Toplumsal baskının kendisi, erkek egemenliğinin toplumda ve kız çocuğunda yarattığı sonuçların kendisi rıza olmasa da rıza varmış gibi gösterir diyen Gülüm, "Cebir şiddeti olmak zorunda da değildir. Bir çok kez psikolojik şiddet, toplumun baskısı, farklı yöntemlerle kandırma, ekonomik baskı vb. durumlar çocuklarda sanki bir 'rızası varmış gibi’ yansıtılır. Oysa bu anlamıyla da bir rıza yoktur.
'DEVLET ÇOCUKLARI KORUMAK YERİNE HAYATLARINI DAHA DA AĞIRLAŞTIRIYOR'
Gülüm, çocuk hakları konusundaki yasalara rağmen, Birleşmiş Milletler Çocuk Hakları Sözleşmesi ve İstanbul Sözleşmesi’ne rağmen gerekli güvenlik tedbirlerinin alınmadığını ve devletin çocukları korumadığını belirtti.

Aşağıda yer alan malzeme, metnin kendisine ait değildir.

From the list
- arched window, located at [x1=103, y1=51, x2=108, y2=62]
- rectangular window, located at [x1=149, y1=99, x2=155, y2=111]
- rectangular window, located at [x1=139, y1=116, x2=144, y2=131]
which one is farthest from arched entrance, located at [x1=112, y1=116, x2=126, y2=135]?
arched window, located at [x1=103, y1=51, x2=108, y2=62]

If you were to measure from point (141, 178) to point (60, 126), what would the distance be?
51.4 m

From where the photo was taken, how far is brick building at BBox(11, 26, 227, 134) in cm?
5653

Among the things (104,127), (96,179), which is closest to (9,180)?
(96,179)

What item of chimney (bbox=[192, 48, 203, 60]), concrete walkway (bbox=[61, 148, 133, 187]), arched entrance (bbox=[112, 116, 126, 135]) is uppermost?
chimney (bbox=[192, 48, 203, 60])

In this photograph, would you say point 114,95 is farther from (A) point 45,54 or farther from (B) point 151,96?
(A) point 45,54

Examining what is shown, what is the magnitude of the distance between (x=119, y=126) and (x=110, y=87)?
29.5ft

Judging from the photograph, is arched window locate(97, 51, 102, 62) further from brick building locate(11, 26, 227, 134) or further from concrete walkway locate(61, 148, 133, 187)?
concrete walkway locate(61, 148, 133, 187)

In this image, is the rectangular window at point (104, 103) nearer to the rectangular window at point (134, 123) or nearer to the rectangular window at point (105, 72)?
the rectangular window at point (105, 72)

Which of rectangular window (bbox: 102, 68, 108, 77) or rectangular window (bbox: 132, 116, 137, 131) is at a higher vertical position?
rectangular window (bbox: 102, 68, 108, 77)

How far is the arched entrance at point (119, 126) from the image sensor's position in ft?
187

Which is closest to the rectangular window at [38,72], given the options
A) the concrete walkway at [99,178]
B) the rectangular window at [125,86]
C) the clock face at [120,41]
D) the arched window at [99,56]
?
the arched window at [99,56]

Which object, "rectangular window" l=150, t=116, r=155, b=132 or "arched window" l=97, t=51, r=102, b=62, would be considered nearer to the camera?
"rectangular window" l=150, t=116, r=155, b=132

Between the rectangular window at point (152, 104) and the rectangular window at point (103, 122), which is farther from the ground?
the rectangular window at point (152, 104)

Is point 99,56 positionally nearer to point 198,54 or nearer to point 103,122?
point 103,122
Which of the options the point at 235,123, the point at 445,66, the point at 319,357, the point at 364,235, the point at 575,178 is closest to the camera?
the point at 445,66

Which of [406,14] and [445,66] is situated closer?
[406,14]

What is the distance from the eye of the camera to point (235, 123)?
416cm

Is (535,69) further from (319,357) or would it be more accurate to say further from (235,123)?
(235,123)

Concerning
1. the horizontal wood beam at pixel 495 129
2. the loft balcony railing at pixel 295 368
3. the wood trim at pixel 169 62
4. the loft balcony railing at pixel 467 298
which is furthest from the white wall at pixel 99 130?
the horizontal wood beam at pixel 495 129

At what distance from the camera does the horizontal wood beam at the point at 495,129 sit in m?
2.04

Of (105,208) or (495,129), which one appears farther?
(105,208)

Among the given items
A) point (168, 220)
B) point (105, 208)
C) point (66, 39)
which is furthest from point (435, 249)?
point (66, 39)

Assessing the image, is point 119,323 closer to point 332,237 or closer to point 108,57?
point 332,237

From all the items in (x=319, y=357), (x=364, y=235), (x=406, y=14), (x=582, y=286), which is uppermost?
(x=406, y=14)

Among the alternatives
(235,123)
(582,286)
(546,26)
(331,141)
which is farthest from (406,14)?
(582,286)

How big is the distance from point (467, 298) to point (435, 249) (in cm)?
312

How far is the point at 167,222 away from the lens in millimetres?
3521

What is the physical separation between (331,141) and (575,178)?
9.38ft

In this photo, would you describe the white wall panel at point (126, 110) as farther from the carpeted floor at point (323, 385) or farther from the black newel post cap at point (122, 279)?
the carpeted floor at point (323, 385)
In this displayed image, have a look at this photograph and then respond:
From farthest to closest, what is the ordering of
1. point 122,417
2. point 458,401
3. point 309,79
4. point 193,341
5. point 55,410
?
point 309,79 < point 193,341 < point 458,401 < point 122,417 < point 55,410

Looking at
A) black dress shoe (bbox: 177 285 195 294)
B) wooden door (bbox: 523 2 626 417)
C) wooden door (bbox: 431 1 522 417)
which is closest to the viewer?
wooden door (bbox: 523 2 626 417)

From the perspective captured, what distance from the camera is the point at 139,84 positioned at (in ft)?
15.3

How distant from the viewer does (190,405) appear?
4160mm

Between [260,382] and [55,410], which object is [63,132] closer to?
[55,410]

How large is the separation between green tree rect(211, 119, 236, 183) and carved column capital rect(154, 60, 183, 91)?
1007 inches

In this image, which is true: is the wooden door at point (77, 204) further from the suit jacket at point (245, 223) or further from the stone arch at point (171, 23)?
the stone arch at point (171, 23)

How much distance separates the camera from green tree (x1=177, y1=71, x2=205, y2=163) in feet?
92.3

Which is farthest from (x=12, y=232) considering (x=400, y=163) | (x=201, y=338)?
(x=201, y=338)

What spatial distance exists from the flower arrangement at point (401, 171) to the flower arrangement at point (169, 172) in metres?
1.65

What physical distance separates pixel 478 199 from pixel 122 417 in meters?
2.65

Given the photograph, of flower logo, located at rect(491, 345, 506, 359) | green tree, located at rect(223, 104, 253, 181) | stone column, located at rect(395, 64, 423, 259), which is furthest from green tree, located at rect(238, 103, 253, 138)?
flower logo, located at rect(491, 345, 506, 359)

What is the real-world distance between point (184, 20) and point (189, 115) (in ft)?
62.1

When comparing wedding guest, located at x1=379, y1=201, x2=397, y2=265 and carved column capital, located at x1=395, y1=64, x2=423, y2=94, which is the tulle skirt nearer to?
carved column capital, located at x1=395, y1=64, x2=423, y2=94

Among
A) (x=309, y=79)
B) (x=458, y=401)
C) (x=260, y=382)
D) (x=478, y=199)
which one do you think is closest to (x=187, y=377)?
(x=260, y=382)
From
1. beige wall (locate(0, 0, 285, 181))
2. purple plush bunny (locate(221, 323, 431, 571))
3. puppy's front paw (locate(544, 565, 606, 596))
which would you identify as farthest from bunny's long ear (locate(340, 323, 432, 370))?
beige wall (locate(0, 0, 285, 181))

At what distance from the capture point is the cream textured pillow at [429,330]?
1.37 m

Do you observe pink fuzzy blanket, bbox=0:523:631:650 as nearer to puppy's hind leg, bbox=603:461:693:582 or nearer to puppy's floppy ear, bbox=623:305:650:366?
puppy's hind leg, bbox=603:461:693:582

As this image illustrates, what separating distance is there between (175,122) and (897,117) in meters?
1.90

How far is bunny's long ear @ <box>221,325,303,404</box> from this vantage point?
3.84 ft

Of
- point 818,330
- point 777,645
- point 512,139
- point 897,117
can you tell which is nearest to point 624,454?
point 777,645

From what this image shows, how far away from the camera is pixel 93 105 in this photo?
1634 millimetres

Tüm bunların sonucu ve tabi ki erkek egemenliğinin de sonucu olarak gerçekleşen cinsel istismar suçlarını, erkek faillerin kurtarılarak çözülmeye çalışıldığını dile getiren Gülüm, "Olayın üstünü kapatmaya ve bütün yükü çocukların hayatları üzerinden daha da ağırlaştırmaya çalışıyorlar. Erkeklerle empati yapıyorlar. Üstelik bu düzenlemede kurtarılanlar sanıklar yalnızca suçu işleyen erkekler de değil. 2016’daki düzenleme diyor ki; azmettirenler de yardım edenler de bu aftan yararlanır. Eğer böyle bir düzenlemeyse -ki muhtemelen böyle olacaktır; yakınları da, cinsel istismar suçunun işlenmesine yardım, teşvik edenler de bu aftan yararlanabilecektir. Dolayısıyla çok geniş bir kesimi kapsayan bir af tartışmasını gündeme getiriliyor" diye belirtti.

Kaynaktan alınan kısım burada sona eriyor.